# Records:

[Begin]

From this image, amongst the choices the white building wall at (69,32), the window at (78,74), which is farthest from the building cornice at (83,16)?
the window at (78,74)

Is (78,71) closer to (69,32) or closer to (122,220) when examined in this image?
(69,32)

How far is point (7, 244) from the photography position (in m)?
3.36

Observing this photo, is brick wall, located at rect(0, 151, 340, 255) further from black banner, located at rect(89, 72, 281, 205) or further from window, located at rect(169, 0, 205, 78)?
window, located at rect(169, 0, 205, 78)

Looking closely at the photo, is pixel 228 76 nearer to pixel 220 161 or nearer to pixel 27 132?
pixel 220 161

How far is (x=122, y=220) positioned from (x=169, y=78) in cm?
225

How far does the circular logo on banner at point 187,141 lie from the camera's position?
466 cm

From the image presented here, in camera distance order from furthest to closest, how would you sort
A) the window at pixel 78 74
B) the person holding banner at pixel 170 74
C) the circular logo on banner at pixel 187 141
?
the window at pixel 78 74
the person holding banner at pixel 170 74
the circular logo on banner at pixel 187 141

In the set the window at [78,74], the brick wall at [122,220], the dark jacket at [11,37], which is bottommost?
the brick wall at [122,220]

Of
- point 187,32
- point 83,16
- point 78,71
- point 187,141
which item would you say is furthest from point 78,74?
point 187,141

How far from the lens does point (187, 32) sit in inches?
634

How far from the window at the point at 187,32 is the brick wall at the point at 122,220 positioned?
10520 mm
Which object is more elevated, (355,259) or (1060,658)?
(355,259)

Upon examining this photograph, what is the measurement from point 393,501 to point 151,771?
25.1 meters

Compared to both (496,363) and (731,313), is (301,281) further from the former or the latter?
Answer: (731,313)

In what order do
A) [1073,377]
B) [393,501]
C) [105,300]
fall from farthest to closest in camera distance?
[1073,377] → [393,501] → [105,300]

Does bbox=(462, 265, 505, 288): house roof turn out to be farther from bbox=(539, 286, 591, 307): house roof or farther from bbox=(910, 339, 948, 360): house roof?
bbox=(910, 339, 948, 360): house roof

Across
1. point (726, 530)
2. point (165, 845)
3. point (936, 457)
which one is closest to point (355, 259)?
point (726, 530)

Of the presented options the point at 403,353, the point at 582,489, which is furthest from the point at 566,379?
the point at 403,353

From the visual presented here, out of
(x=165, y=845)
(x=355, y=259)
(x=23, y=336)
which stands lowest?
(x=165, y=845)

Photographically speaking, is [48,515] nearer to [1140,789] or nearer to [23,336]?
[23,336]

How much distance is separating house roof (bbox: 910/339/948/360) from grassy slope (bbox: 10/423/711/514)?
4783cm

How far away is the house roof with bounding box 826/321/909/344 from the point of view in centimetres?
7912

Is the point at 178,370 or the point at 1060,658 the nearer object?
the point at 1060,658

[End]

# Goal:
Copy out all of the records above word for word, without changing anything.

# Task result:
From this image, amongst the choices the white building wall at (69,32), the window at (78,74), which is farthest from the building cornice at (83,16)?
the window at (78,74)

Is (78,71) closer to (69,32) or closer to (122,220) when examined in this image?
(69,32)

How far is point (7, 244) from the photography position (in m)?
3.36

Observing this photo, is brick wall, located at rect(0, 151, 340, 255) further from black banner, located at rect(89, 72, 281, 205) or further from window, located at rect(169, 0, 205, 78)?
window, located at rect(169, 0, 205, 78)

Looking closely at the photo, is pixel 228 76 nearer to pixel 220 161 or nearer to pixel 27 132?
pixel 220 161

How far is (x=122, y=220) positioned from (x=169, y=78) in cm?
225

How far does the circular logo on banner at point 187,141 lie from the camera's position?
466 cm

From the image presented here, in camera distance order from furthest to closest, how would you sort
A) the window at pixel 78 74
B) the person holding banner at pixel 170 74
C) the circular logo on banner at pixel 187 141
?
the window at pixel 78 74
the person holding banner at pixel 170 74
the circular logo on banner at pixel 187 141

In the set the window at [78,74], the brick wall at [122,220], the dark jacket at [11,37], which is bottommost?
the brick wall at [122,220]

Of
- point 187,32
- point 83,16
- point 78,71
- point 187,141
which item would you say is furthest from point 78,74?
point 187,141

How far from the lens does point (187, 32) sit in inches?
634

How far from the window at the point at 187,32 is the brick wall at the point at 122,220 positioned?
10520 mm
Which object is more elevated, (355,259) or (1060,658)?
(355,259)

Upon examining this photograph, what is the measurement from point 393,501 to point 151,771?
25.1 meters

Compared to both (496,363) and (731,313), is (301,281) further from the former or the latter?
Answer: (731,313)

In what order do
A) [1073,377]
B) [393,501]
C) [105,300]
fall from farthest to closest in camera distance?
[1073,377] → [393,501] → [105,300]

Does bbox=(462, 265, 505, 288): house roof turn out to be farther from bbox=(539, 286, 591, 307): house roof or farther from bbox=(910, 339, 948, 360): house roof?
bbox=(910, 339, 948, 360): house roof

Across
1. point (726, 530)
2. point (165, 845)
3. point (936, 457)
which one is closest to point (355, 259)?
point (726, 530)

Of the presented options the point at 403,353, the point at 582,489, which is furthest from the point at 566,379?
the point at 403,353

From the visual presented here, out of
(x=165, y=845)
(x=355, y=259)
(x=23, y=336)
which stands lowest?
(x=165, y=845)

Photographically speaking, is [48,515] nearer to [1140,789] or nearer to [23,336]?
[23,336]

How much distance is separating house roof (bbox: 910/339/948/360) from grassy slope (bbox: 10/423/711/514)?
4783cm

How far away is the house roof with bounding box 826/321/909/344 from the point of view in centimetres?
7912

Is the point at 178,370 or the point at 1060,658 the nearer object?
the point at 1060,658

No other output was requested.